Given how often it seems to occur, we perhaps have grown numb to hearing about how a company’s website got hacked and the perpetrator made off with users’ account information. High-profile breaches such as those against Marriott, Target, Sony, and Yahoo used to grab our attention. Sadly, such occurrences don’t register as loudly today because they seem more like an expectation than truly unexpected news.
What actually happens when a user breaks into a site and makes off with customer information? Let’s consider the most popular scenario. Suppose the hacker tricked a form on the website into divulging more information than it should have using an attack such as SQL injection. An SQL injection is the most popular way to compromise a website. To perform one, the hacker enters a specially formatted input into one of a form’s fields and clicks the “submit” button.

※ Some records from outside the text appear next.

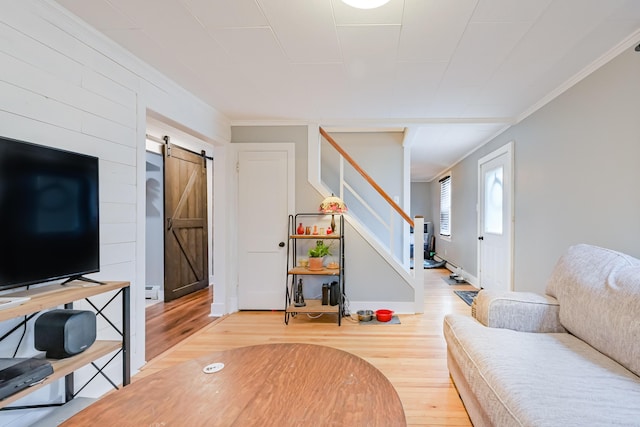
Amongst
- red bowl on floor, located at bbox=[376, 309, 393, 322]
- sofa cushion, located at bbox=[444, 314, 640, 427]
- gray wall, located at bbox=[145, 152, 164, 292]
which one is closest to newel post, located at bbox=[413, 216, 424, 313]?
red bowl on floor, located at bbox=[376, 309, 393, 322]

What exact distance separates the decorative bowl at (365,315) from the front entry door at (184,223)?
2698mm

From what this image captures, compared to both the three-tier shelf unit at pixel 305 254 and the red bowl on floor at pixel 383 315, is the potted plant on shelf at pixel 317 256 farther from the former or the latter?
the red bowl on floor at pixel 383 315

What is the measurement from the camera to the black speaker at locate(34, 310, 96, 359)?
1.44 meters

This specially formatted input actually tricks the database that supports the website and holds all the users’ data into responding not only with one matching record but, in the worst case, with an entire table full of data. For example, a hacker could wage an SQL injection attack against a login page and get back an entire table of usernames and passwords. Bad news, right?
Well, it usually isn’t as bad as it sounds. Unless the website developer is so criminally foolish that they store the user’s names and passwords in plain text, such as appears to be the case recently for an electric utility, the hacker will still have a considerable amount of work to do to use the information they’ve retrieved. That’s because, for almost all reputable sites today, the passwords aren’t stored in plain text. Instead, they are stored as gibberish, a nonsensical value called a hash.

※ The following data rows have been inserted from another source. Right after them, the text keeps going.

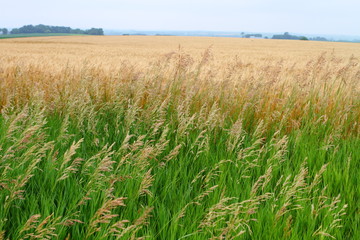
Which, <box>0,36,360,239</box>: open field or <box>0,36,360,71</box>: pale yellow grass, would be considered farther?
<box>0,36,360,71</box>: pale yellow grass

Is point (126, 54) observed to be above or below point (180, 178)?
above

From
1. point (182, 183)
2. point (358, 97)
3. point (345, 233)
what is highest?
point (358, 97)

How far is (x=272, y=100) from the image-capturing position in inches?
179

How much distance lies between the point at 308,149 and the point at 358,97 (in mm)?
2100

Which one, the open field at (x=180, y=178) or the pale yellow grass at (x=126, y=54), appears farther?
the pale yellow grass at (x=126, y=54)

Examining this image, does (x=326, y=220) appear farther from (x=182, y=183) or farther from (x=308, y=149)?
(x=308, y=149)

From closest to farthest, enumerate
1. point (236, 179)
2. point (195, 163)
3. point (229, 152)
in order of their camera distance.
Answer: point (236, 179) → point (195, 163) → point (229, 152)

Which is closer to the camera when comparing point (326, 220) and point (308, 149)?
point (326, 220)

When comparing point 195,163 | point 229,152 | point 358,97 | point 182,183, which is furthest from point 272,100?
point 182,183

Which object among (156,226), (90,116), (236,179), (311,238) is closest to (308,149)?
(236,179)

A hash is a very large number. It results from applying a complicated mathematical function to a piece of text. These mathematical functions are called hash functions, and common ones include MD5 and SHA-256. These hash functions treat the characters in the text as numbers and then perform a complex series of arithmetic operations to combine them, often in strange alternative number systems that algebraists can describe with a bit too much fondness. What results is a single, extremely large number called the hash. By extremely large, I mean a number with perhaps 300 digits. Instead of storing your password as plain text, it will store this 300-digit number. That is the prize the hacker takes when he breaks into a site and steals your account information.

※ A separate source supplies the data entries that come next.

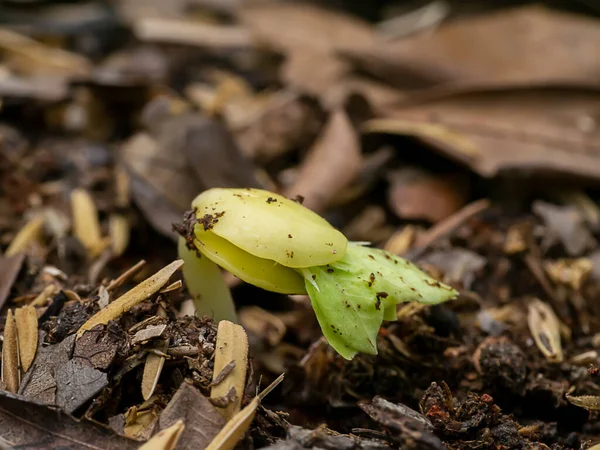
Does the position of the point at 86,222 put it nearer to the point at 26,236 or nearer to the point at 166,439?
the point at 26,236

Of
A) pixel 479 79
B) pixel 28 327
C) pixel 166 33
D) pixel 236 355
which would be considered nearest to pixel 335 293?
pixel 236 355

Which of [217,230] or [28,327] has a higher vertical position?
[217,230]

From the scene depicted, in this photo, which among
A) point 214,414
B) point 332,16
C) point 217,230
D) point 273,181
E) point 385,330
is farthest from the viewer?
point 332,16

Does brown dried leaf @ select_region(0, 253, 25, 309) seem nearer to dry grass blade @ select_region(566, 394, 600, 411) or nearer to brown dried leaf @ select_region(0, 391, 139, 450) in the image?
brown dried leaf @ select_region(0, 391, 139, 450)

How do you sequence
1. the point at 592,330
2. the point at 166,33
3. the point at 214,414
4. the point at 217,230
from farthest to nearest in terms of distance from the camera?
the point at 166,33 → the point at 592,330 → the point at 217,230 → the point at 214,414

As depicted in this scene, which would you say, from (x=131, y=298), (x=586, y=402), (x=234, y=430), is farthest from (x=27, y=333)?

What can the hacker then do with your password’s hash? Not much unless he does a lot more work. When you log into a website, the password is sent to the remote web server. The server computes the hash of the password you entered and compares it with your row of the username-password table to see if the hash it just computed matches the hashed password it has stored for you. If they match, you are allowed into the website. If they don’t, the site displays an error message that tells you that you failed to log in. You – or the hacker – are allowed to proceed only if you enter a password that gives rise to the same 300-digit hash value that is already on file for you.
Sounds implausible. Is it?
Hash functions have many remarkable properties. For instance, they are one-way, meaning that you can easily compute the 300-digit number that corresponds to a piece of text like a password, but you can’t recover that original text from that number. That’s a good thing, because it means that even the website owner doesn’t know what your actual password is, and they can’t figure it out either. That gives you some degree of privacy against the website owner, as they can’t log in on your behalf. And it gives the website owner plausible deniability if they are ever accused of logging into your account, because, mathematically speaking, they don’t know your actual password.
Another property of hash functions that isn’t so good, however, is that they are many-to-one. The fact is that many pieces of text – many different passwords, for example – hash to the same 300-digit number. In fact, theoretically infinitely many passwords have the same hash value. This gives the hacker a way in. The hacker doesn’t have to determine your exact password. They simply have to figure out another password that gives rise to the exact same hash value. There are infinitely many such proxy passwords. If they find just one, no matter how different it may look from your actual password, they’ll be allowed to enter the site on your behalf.
That is why stealing user account information from a website is valuable to a hacker. If they have a list of password hashes, they have something to target as they try to find pseudo-passwords that will allow them into the site.
They could try every password imaginable in the hopes of just getting lucky, but the size of the problem makes that intractable. Instead, they will use sophisticated techniques such as rainbow tables to help expedite the password cracking. Rainbow tables require a lot of computing power and tremendous amounts of memory to be successful, but the determined hacker is likely to have both. A website owner can make its stored passwords significantly more resistant to rainbow attacks by adding to each password a random string called a salt before hashing it, but not all websites do this. That’s when you need to worry.
So now you know what a hacker can do if he is able to compromise user account information on a website. They don’t immediately get the keys to your online kingdom, but they’ve at least learned some clues – specifically, the hash – that can help them find where they’re located. And that’s why you should still care.